Кристел погрузилась в свои мысли и, уставясь на скатерть, судорожно вздохнула.
— Ну, хорошо. Да. Я хочу выйти замуж, наверное, хочу… выйти замуж за Артура… должно быть…
Я уже давно пытался представить себе, что она может сказать такое, или мне казалось, что я пытался себе это представить, но удар оказался слишком сильным, и мне пришлось сделать над собой усилие, чтобы это скрыть.
— Понятно, — поспешил сказать я. — Прекрасно, прекрасно.
— Но вообще-то я вовсе не хочу замуж, — сказала Кристел, внимательно наблюдая за мной, — я этого совсем не хочу, если ты хотя бы самую капельку считаешь, что все у нас должно оставаться как есть. Ты говорил о переменах, и я подумала, что, возможно… видишь ли… ну, словом, мне нравится Артур, но в сравнении с тобой Артур — ничто. Я просто подумала, что ты, наверное…
— На меня не надо кивать.
— О, не будь… таким глупым… ну, разве я могла бы быть счастливой, если бы не была такой, какой ты хочешь, и не поступала так, как хочешь ты?
— Как бы ты ни поступала, — сказал я, — ты — это ты, и поступишь ты так, а не иначе. А я рад… право же… очень рад… что ты решила… наконец… насчет Артура.
От неожиданности мы оба уставились друг на друга.
— Я ничего не решила, — шепотом произнесла Кристел.
— Нет, решила. Мужайся, Кристел, — сказал я. — Напиши ему, если хочешь, скажи!
После недолгого молчания она промолвила:
— Значит, ты женишься на Томми. — Промолвила как утверждение, а не вопрос.
Это был как раз тот угол, в который я молил судьбу не загонять меня. Я ответил легко и весело:
— Видимо, да. Может, и так, а может, и нет. Как и ты, я человек не очень решительный.
Кристел снова вздохнула; нижняя губа ее дрожала.

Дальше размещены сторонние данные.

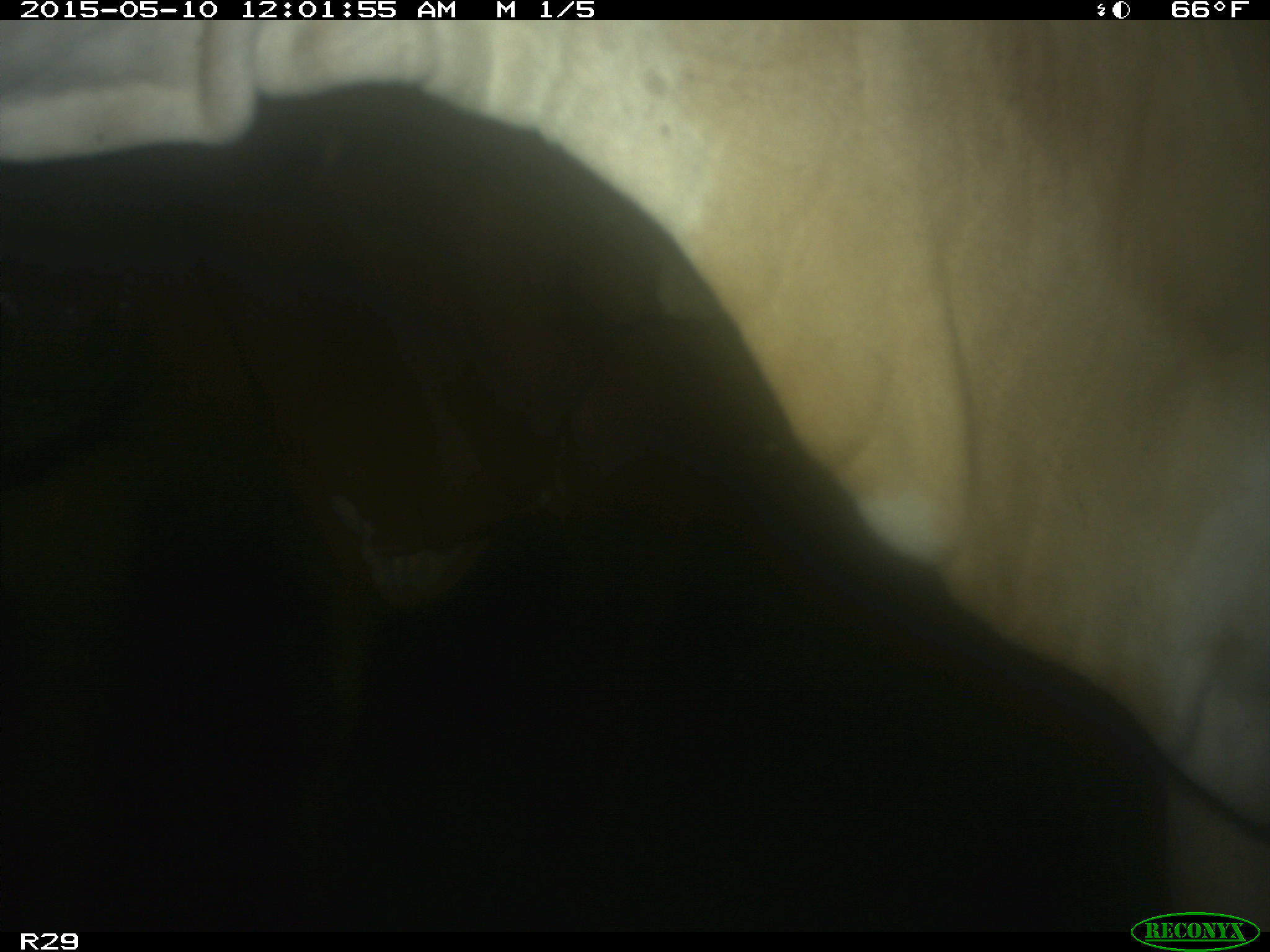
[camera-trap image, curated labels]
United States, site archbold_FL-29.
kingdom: Animalia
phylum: Chordata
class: Mammalia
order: Artiodactyla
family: Bovidae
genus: Bos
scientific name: Bos taurus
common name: domestic cow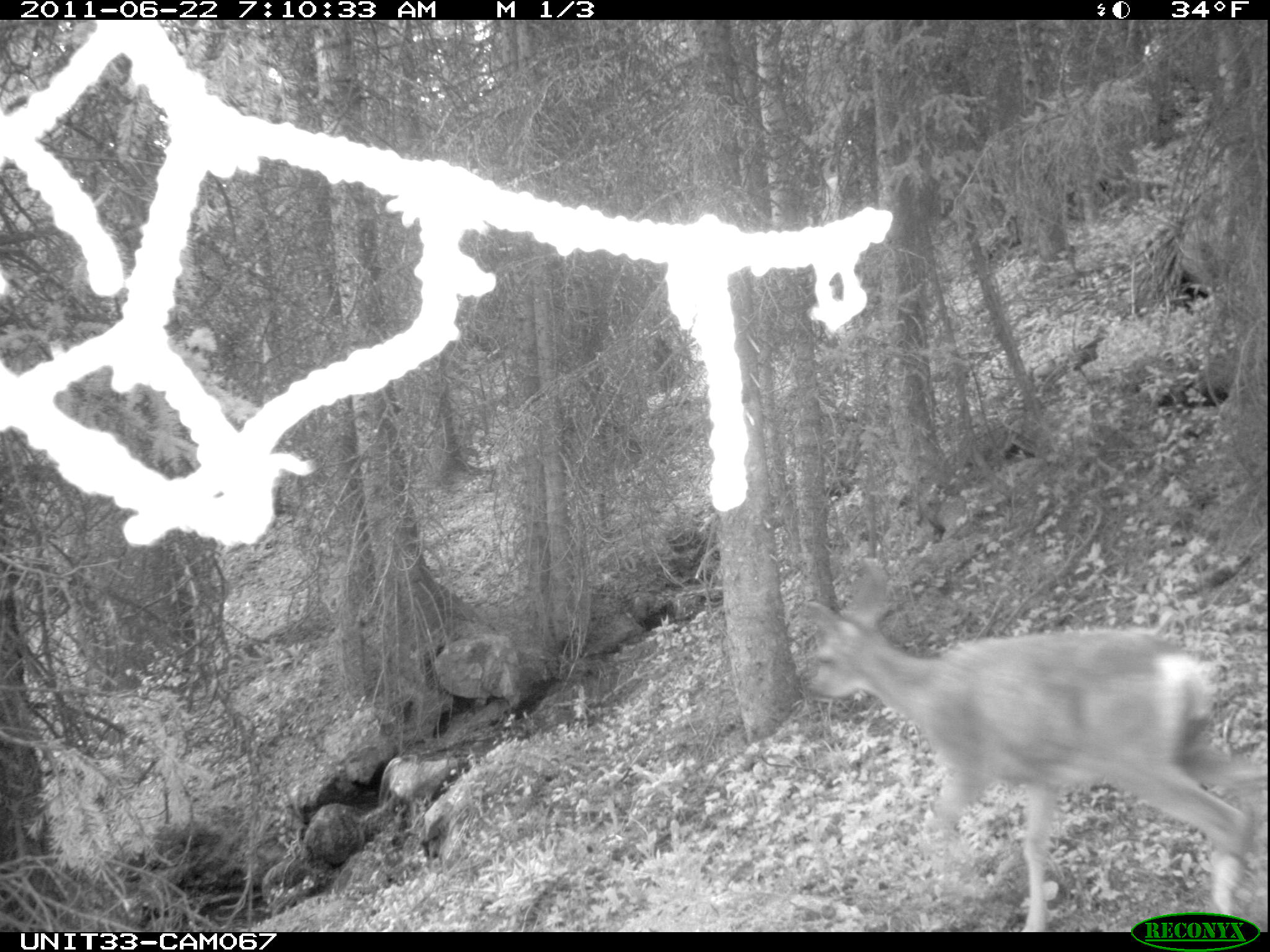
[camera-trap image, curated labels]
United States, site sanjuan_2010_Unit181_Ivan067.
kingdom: Animalia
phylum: Chordata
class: Mammalia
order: Artiodactyla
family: Cervidae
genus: Odocoileus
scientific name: Odocoileus hemionus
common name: mule deer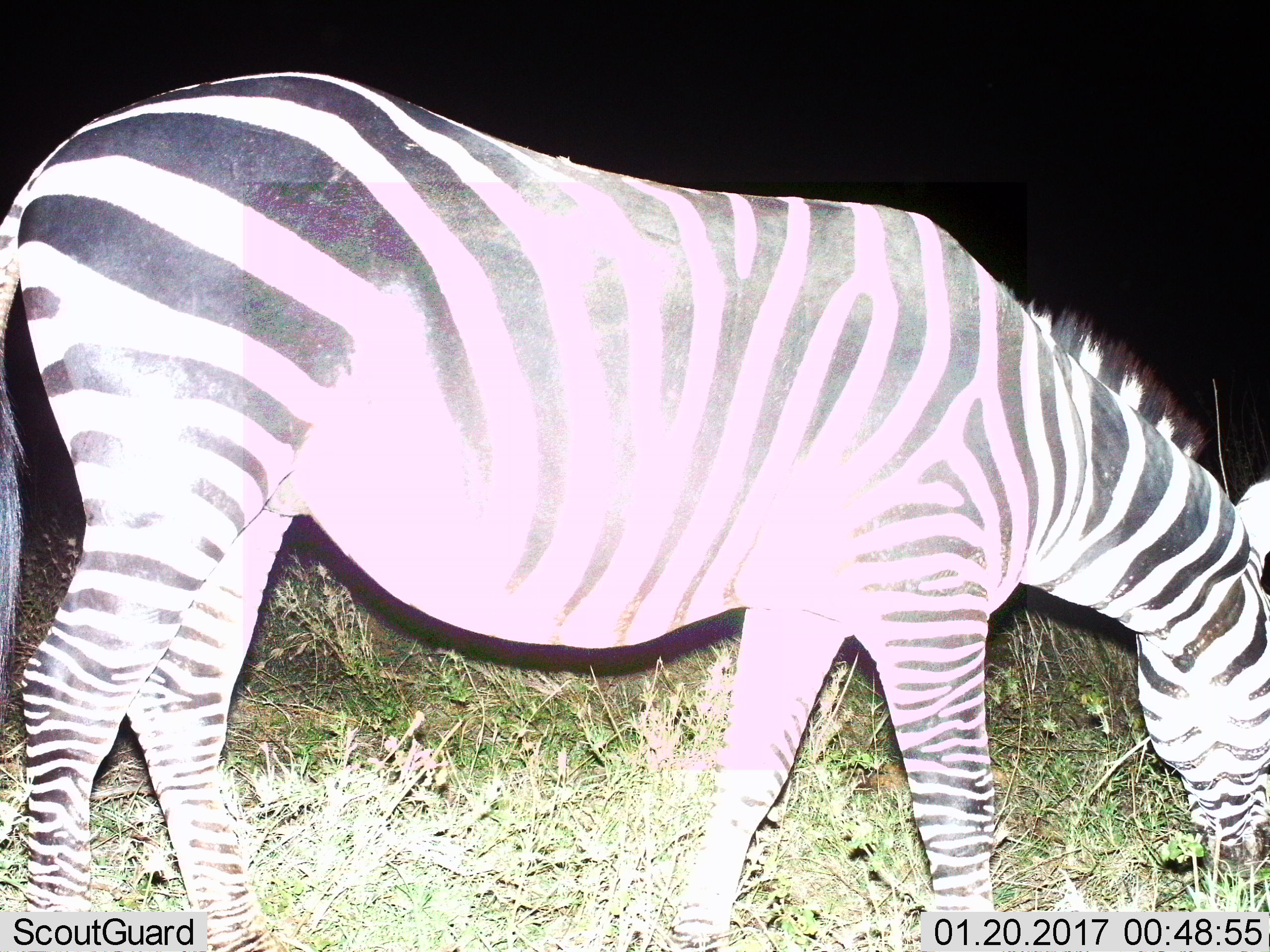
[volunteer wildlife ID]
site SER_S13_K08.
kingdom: Animalia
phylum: Chordata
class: Mammalia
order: Perissodactyla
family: Equidae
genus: Equus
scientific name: Equus quagga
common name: plains zebra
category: zebraplains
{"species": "zebraplains (plains zebra) (Equus quagga)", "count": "1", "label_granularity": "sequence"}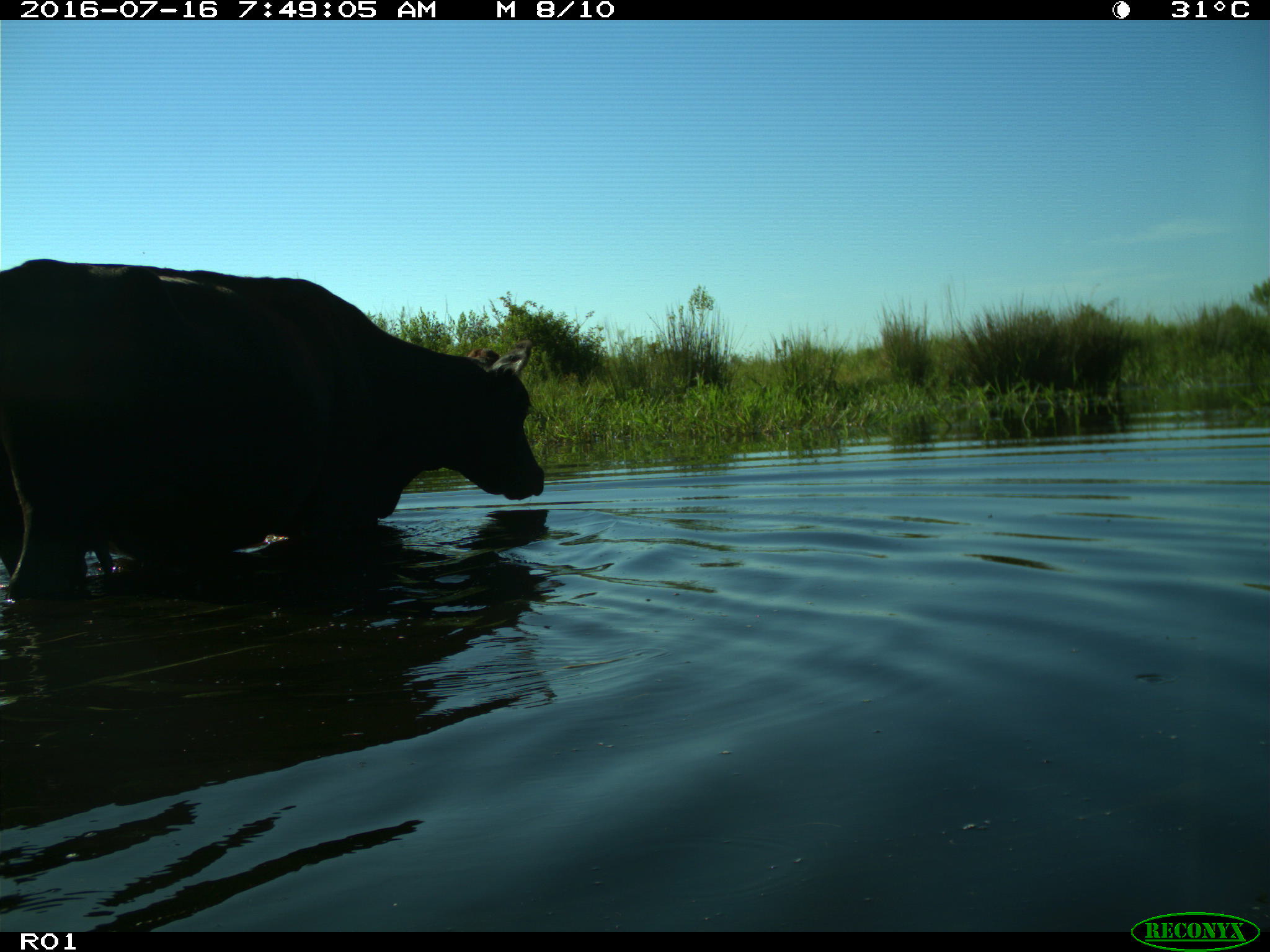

— О Господи, — произнес я наконец, — Господи, если бы я только мог заглянуть в твой мозг и увидеть, что там делается!
— А если бы я могла заглянуть в твой!
Кристел сняла очки. Крупные блестящие слезы наполнили ее глаза и покатились с толстых щек на скатерть. С минуту я смотрел на нее. Вот сейчас опущусь на пол, как я это часто делал, когда мы были детьми, и, то зарываясь лицом в складки ее юбки, то выглядывая, стану строить рожи и паясничать. Но я продолжал спокойно сидеть.
— Ох, Кристел, да прекрати же, прекрати, дорогая, прекрати.